Total revenues decreased approximately $8.6 million or 30.2% from $28.2 million in the 16 weeks ended May 18, 2009 to $19.6 million in the 16 weeks ended May 17, 2010. The decrease in revenues was primarily attributable to 16 closed stores resulting in a sales decline of approximately $6.1 million and sales declines of approximately $2.7 million in comparable same store sales. The decline in sales was partially offset by approximately a $400,000 increase in sales from three new stores or stores only opened for a portion of the first quarter of last year.

Other income is primarily from legal settlements of $120,000 in the 16-week period ended May 17, 2010. The legal settlements included $85,000 for the Utah Department of Transportation and $35,000 for credit cards. Rental income was $13,000 for one property leased for the entire 16-week period ended May 17, 2010. Rental income was $11,000 for two properties leased for the entire 16-week period ended May 18, 2009.

As of May 17, 2010, the Company had $921,000 in cash. Cash and cash equivalents increased by $28,000 during the 16-weeks ended May 17, 2010. The net working capital deficit was $(7,314,000) and $(7,889,000) at May 17, 2010 and January 25, 2010, respectively.
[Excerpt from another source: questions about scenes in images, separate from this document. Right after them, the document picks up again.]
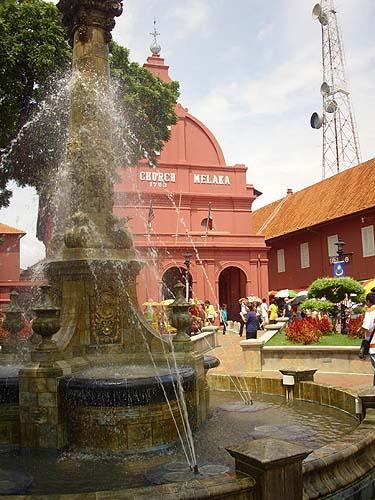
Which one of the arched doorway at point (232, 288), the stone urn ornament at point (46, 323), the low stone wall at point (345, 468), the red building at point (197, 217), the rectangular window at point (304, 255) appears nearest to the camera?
the low stone wall at point (345, 468)

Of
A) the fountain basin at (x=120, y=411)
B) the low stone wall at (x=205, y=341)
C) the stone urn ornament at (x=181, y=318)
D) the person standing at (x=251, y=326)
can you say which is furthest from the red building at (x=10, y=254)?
the fountain basin at (x=120, y=411)

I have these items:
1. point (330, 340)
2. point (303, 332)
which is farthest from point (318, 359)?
point (330, 340)

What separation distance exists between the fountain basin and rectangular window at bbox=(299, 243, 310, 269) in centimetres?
2987

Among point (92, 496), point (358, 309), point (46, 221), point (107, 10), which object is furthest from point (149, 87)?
point (92, 496)

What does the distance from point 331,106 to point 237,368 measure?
29484 millimetres

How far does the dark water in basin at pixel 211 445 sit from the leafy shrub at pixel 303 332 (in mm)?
5629

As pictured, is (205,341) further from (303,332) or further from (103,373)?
(103,373)

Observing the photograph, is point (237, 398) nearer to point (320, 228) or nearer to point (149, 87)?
point (149, 87)

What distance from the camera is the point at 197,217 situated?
34.4 meters

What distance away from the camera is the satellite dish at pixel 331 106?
127 feet

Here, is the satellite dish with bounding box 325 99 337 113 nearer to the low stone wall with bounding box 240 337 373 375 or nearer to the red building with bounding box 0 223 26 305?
the red building with bounding box 0 223 26 305

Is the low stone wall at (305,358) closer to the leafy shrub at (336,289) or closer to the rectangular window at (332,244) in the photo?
the leafy shrub at (336,289)

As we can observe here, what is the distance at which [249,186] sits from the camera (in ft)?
118

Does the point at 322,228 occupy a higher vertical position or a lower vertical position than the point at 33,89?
lower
The Company spent approximately $245,000 on capital expenditures in the 16-weeks ending May 17, 2010.

During fiscal 2008, the Company borrowed approximately $1,400,000 from Mr. Robert E. Wheaton, a principal shareholder, officer and director of the Company. This loan dated June 15, 2007 is subordinated to the obligation to Wells Fargo Bank, N.A. and bears interest at 8.5%. In June, 2008, the Company borrowed an additional $592,000 from Mr. Wheaton under the same terms. This resulted in an increase in the subordinated note balance from $1,400,000 to $1,992,000, the balance as of May 17, 2010 and May 18, 2009. The Company expensed $52,000 to Mr. Wheaton for interest during the first quarter of fiscal 2010 and fiscal 2009. The Company owes Mr. Wheaton $91,000 and $0 for interest as of May 17, 2010 and May 18, 2009, respectively. The principal balance and any unpaid interest are due and payable in full on June 5, 2012. The Company used the funds borrowed from Mr. Wheaton for working capital requirements. The Company owes Mr. Wheaton approximately $109,000 as of May 17, 2010 and January 25, 2010 for business expense reimbursements.